==== RECORDS FOR THE EXERCISE
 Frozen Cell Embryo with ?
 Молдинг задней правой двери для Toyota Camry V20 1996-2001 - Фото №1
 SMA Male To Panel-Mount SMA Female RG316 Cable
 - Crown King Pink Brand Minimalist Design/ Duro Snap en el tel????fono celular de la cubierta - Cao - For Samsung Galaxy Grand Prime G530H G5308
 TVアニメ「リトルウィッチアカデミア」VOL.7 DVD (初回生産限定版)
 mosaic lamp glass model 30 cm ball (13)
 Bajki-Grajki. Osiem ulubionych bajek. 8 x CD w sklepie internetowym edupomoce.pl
========
==== RECORDS FOR THE EXERCISE
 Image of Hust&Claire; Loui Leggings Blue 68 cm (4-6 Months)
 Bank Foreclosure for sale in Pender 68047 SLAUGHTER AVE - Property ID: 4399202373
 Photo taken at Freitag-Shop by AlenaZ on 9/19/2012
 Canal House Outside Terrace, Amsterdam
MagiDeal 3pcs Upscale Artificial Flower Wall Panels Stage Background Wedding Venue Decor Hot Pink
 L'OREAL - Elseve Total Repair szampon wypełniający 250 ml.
========
==== RECORDS FOR THE EXERCISE
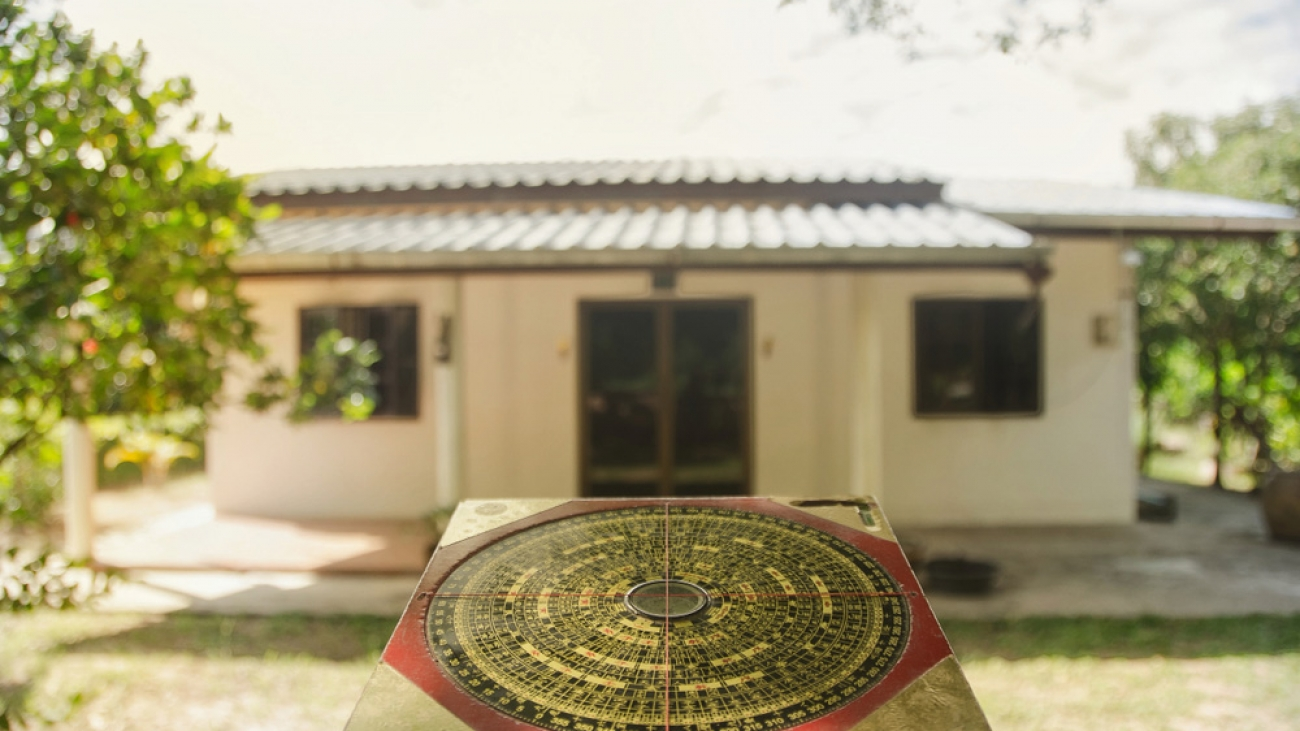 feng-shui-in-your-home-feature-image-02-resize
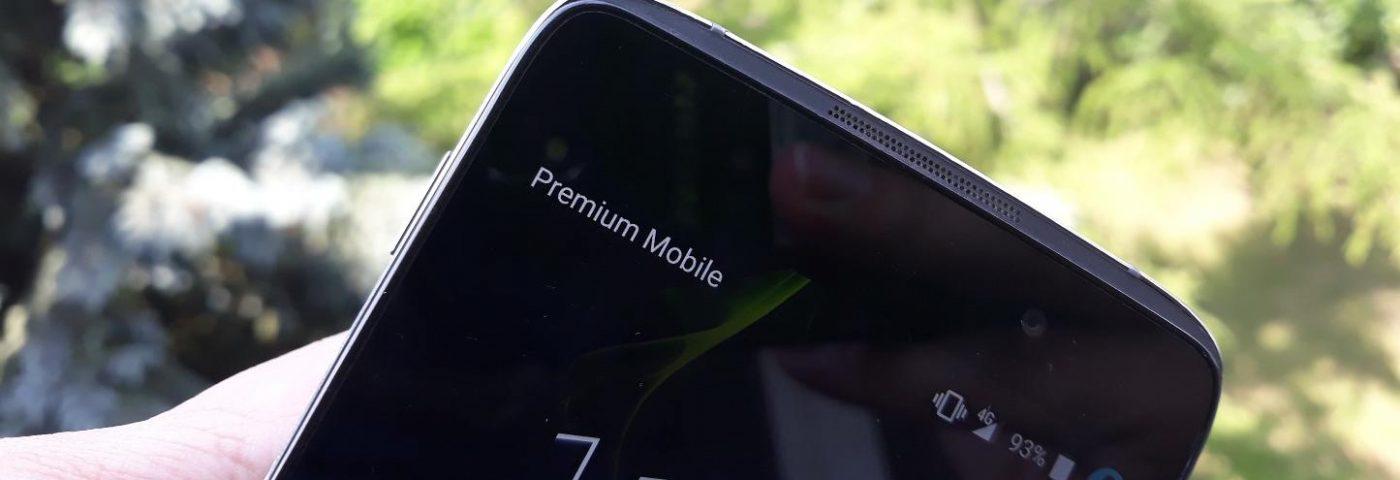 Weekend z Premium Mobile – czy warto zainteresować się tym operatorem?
========
#### WHAT TO PRODUCE:
Look above for the line holding "SMA Male To". Print it and every line after it, exactly, through the line holding "Bajki-Grajki. Osiem ulubionych".

#### PROBLEM SOLUTION:
 SMA Male To Panel-Mount SMA Female RG316 Cable
 - Crown King Pink Brand Minimalist Design/ Duro Snap en el tel????fono celular de la cubierta - Cao - For Samsung Galaxy Grand Prime G530H G5308
 TVアニメ「リトルウィッチアカデミア」VOL.7 DVD (初回生産限定版)
 mosaic lamp glass model 30 cm ball (13)
 Bajki-Grajki. Osiem ulubionych bajek. 8 x CD w sklepie internetowym edupomoce.pl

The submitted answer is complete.